- Date: December 18, 2025
- Season: 2025
- Stadium: Ford Center at The Star
- Location: Frisco, Texas
- MVP: Corey Rucker (WR, Arkansas State) Kyle Taylor (LB, Arkansas State)
- Referee: Kenneth Ray (Mountain West)
- Attendance: 7,782

United States TV coverage
- Network: ESPN2
- Announcers: Jorge Sedano (play-by-play), Rodney McLeod (analyst), and Victoria Arlen (sideline reporter)

= 2025 Xbox Bowl =

Postseason college football bowl game

The 2025 Xbox Bowl was a college football bowl game that was played on December 18, 2025, at Ford Center at The Star in Frisco, Texas. The first edition of the Xbox Bowl, it began at approximately 8:00 p.m. CST. The Xbox Bowl was one of the 2025–26 bowl games concluding the 2025 FBS football season, and the only such bowl to air primarily on ESPN2. The game's title sponsor was Microsoft Gaming via their Xbox brand.

*RECORDED DATA:*
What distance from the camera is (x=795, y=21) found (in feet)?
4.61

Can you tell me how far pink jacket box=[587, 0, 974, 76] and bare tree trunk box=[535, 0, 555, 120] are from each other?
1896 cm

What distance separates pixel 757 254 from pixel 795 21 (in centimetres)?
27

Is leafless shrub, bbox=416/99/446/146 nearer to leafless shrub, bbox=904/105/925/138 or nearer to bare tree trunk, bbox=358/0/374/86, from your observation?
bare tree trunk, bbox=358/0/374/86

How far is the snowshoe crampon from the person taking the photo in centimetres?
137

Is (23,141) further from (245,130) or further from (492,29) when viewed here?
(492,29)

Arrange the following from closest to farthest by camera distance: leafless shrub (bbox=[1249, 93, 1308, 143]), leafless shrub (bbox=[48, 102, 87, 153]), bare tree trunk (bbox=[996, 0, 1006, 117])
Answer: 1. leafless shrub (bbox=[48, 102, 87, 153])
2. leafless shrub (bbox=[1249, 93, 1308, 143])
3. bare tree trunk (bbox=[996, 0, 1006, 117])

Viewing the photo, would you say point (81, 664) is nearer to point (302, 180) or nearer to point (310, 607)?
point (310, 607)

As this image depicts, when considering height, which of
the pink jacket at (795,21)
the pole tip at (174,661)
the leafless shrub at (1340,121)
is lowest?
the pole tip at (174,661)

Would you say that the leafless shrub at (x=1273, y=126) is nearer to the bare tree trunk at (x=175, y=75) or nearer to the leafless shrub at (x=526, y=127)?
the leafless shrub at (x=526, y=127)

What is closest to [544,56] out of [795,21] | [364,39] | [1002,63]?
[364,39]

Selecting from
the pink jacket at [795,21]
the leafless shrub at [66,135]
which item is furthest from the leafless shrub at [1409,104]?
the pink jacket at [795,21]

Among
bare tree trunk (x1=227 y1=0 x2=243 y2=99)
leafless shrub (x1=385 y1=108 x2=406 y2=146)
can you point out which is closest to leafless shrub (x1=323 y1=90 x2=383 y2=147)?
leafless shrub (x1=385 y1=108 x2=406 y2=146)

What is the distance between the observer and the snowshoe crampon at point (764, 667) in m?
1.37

*WORK TO COMPLETE:*
(1) In the 2025 Xbox Bowl passage, who refereed the game?
(2) Extend the passage on the 2025 Xbox Bowl, starting right after its final sentence.

*RESULTS BY TASK:*
(1) Kenneth Ray, of the Mountain West.

(2)
In 2025, the Xbox Bowl was created as a new bowl game, replacing the Bahamas Bowl.

The inaugural Xbox Bowl featured the Missouri State Bears (7–5) of Conference USA and the Arkansas State Red Wolves (6–6) of the Sun Belt Conference. Arkansas State beat Missouri State by a score of 34–28.

== Teams ==
This matchup between Arkansas State and Missouri State was the sixth all-time meeting between the two programs; they first played in 1923. Entering the bowl, the Red Wolves led the series, 3–2. The most recent prior meeting between the two programs was in 2015, which was a Red Wolves victory, 70–7.

=== Missouri State Bears ===

Missouri State compiled a 7–5 record (5–3 in conference). Because this was the final year of a two-year transition from the Football Championship Subdivision, Missouri State was not originally bowl eligible. However, because of an insufficient number of bowl-eligible teams available to fill all bowl games, the Bears were ultimately granted a bowl game berth. This was the first Division I-A bowl game in Missouri State school history.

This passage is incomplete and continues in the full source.